PROBLEM REQUIREMENTS |
Reproduce verbatim the lines beginning with the one that contains "From the image, would" and continuing through the last of the lines.

_ _ _ _ _

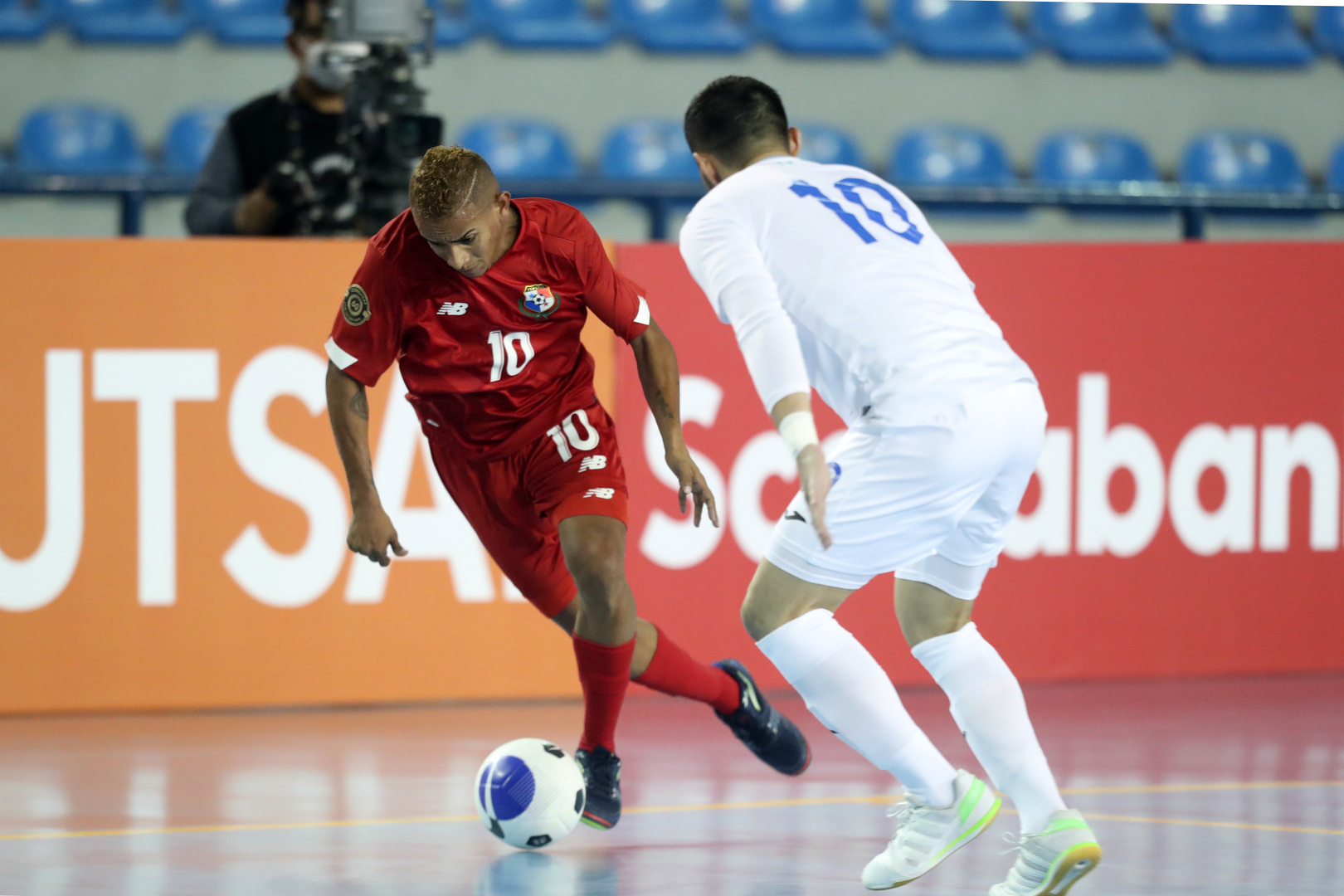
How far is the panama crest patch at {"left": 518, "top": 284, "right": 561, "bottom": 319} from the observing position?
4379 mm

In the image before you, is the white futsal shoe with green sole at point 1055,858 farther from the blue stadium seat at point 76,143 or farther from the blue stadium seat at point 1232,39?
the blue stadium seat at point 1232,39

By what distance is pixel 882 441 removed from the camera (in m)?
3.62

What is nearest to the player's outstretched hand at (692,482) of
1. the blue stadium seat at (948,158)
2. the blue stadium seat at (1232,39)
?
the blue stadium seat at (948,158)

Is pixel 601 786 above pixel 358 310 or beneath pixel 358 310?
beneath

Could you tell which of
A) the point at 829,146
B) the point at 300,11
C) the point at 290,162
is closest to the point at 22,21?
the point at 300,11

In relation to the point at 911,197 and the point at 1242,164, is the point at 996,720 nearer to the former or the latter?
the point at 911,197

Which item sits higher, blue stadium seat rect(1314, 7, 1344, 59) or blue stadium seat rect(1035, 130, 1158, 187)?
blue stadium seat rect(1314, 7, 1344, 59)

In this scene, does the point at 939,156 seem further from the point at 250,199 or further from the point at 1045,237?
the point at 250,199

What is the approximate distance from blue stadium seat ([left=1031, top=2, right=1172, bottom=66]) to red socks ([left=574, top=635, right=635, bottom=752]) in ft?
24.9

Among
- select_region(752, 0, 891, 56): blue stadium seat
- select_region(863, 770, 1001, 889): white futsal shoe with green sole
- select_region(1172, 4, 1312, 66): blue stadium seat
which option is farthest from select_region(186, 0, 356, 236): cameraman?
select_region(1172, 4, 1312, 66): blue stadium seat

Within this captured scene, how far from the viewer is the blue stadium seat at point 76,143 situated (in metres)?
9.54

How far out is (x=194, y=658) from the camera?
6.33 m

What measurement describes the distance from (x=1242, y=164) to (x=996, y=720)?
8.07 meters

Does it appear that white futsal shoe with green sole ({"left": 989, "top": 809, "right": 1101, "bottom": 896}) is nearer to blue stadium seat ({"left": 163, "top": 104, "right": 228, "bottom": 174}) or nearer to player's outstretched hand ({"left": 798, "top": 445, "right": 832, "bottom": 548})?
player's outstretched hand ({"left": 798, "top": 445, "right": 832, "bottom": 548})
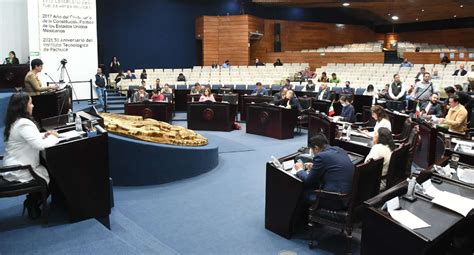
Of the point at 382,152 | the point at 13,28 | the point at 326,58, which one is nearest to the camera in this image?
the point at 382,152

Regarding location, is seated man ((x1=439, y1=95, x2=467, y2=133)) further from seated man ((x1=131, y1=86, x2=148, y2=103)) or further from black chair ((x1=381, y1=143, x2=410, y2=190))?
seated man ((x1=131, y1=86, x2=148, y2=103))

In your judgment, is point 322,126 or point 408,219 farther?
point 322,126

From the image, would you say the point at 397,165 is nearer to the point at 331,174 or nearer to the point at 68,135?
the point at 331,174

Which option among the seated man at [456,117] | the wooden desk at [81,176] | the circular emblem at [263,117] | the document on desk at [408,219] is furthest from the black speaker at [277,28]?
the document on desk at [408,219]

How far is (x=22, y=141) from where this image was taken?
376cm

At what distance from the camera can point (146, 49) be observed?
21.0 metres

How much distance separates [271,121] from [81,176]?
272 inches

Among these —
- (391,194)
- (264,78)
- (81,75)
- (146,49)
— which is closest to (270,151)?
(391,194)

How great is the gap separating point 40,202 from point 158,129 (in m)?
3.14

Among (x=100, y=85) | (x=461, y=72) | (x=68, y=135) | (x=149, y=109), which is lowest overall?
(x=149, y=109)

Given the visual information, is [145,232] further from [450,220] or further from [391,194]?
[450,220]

_ _ _ _ _

ANSWER TO THIS TASK |
From the image, would you say the point at 397,165 is nearer to the point at 331,174 or nearer to the point at 68,135?
the point at 331,174

Which option among the seated man at [456,117] | the wooden desk at [81,176] | the circular emblem at [263,117] | the document on desk at [408,219] is furthest from the black speaker at [277,28]?
the document on desk at [408,219]

How far is (x=22, y=141) from where this image was taken?
376cm

At what distance from the camera can point (146, 49) be observed?
21.0 metres

How much distance separates [271,121] from [81,176]?
272 inches

Among these —
- (391,194)
- (264,78)
- (81,75)
- (146,49)
— which is closest to (270,151)?
(391,194)

How great is the gap separating point 40,202 from point 158,129 (in m)?
3.14

Among (x=100, y=85) | (x=461, y=72) | (x=68, y=135) | (x=149, y=109), which is lowest overall?
(x=149, y=109)

Given the visual information, is [145,232] further from [450,220] or further from [391,194]?
[450,220]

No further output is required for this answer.